§ DÉTAILS DE LA CONSIGNE
Relevez tous les noms de personnes cités dans l'extrait proposé, dans l'ordre de leur première apparition.

§ EXTRAIT PROPOSÉ
:::

14La même question se pose à propos du commentaire proposé par Stewart. Il cite26 un passage du début de la Métaphysique27 dans lequel Aristote analyse la nature de la science recherchée et remarque que le moment de son apparition dans l’histoire, après que toutes les nécessités vitales eurent été satisfaites, est un signe du caractère non utilitaire, libre et désintéressé d’un tel mode de penser (φρόνησις) qui est donc à lui-même sa propre fin. La difficulté est évidemment que Stewart cite un des textes dans lesquels φρόνησις désigne la sophia et non la prudence telle qu’elle est justement décrite par Aristote au livre VI. Mais si le texte cité justifie que la sophia soit sa propre fin et ne vise en rien, par exemple, la satisfaction des besoins vitaux, il implique, pour Stewart, la même possibilité pour la phronèsis au sens où l’entend le livre VI : or peut-elle devenir sa propre fin, sans égard pour les besoins de la vie humaine ? Et la contemplation, même désintéressée, est-elle une manière de ne rien faire pour la partie scientifique de l’âme ?
Une argumentation dialectique ?
15Face à ces difficultés, on peut voir dans cette double réponse et, en général, dans l’ensemble du chapitre 13, une argumentation dialectique28. On pourrait en particulier reconnaître, comme le fait Burnet, dans le premier argument des deux textes A et B un des lieux du préférable analysé par Aristote29 : « Ce qui est souhaitable par soi-même est préférable à ce qui n’est souhaitable que par autre chose que soi-même » (116a29-30). De la même manière, prudence et sagesse, vertus de l’âme rationnelle, sont préférables, même si elles ne font rien, à ce qui produit quelque chose et n’est pas choisi pour lui-même. Cependant, on ne peut s’arrêter sur cette résolution puisque les vertus de la pensée font quelque chose. On pourrait alors supposer que ces deux vertus font partie de cette classe décrite par Platon30 des biens mixtes que nous aimons à la fois pour eux-mêmes et pour ce qui en résulte. Aristote connaît cette division (I, 4, 1096b8-26) et l’utilise dans sa critique de l’Idée du Bien. Il ne nous semble pourtant pas que les deux passages cités aient pour but de dessiner les contours d’une telle classe de biens à laquelle sagesse et prudence appartiendraient. L’objectif d’Aristote nous paraît tout au contraire être de sortir de cette tripartition pour mettre au jour le statut particulier de ces deux vertus. Il s’agit de montrer que les vertus font quelque chose sans les subordonner à ce qu’elles font ou encore de les rendre utiles (au bonheur et à la pratique) sans les instrumentaliser.

:::

§ DONNÉES FOURNIES
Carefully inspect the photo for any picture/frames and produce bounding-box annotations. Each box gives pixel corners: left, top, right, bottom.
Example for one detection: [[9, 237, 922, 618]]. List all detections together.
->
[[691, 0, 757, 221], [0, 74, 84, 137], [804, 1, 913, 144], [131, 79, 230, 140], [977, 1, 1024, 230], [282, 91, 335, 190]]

:::

§ RÉPONSE ATTENDUE
Stewart, Aristote, Burnet, Platon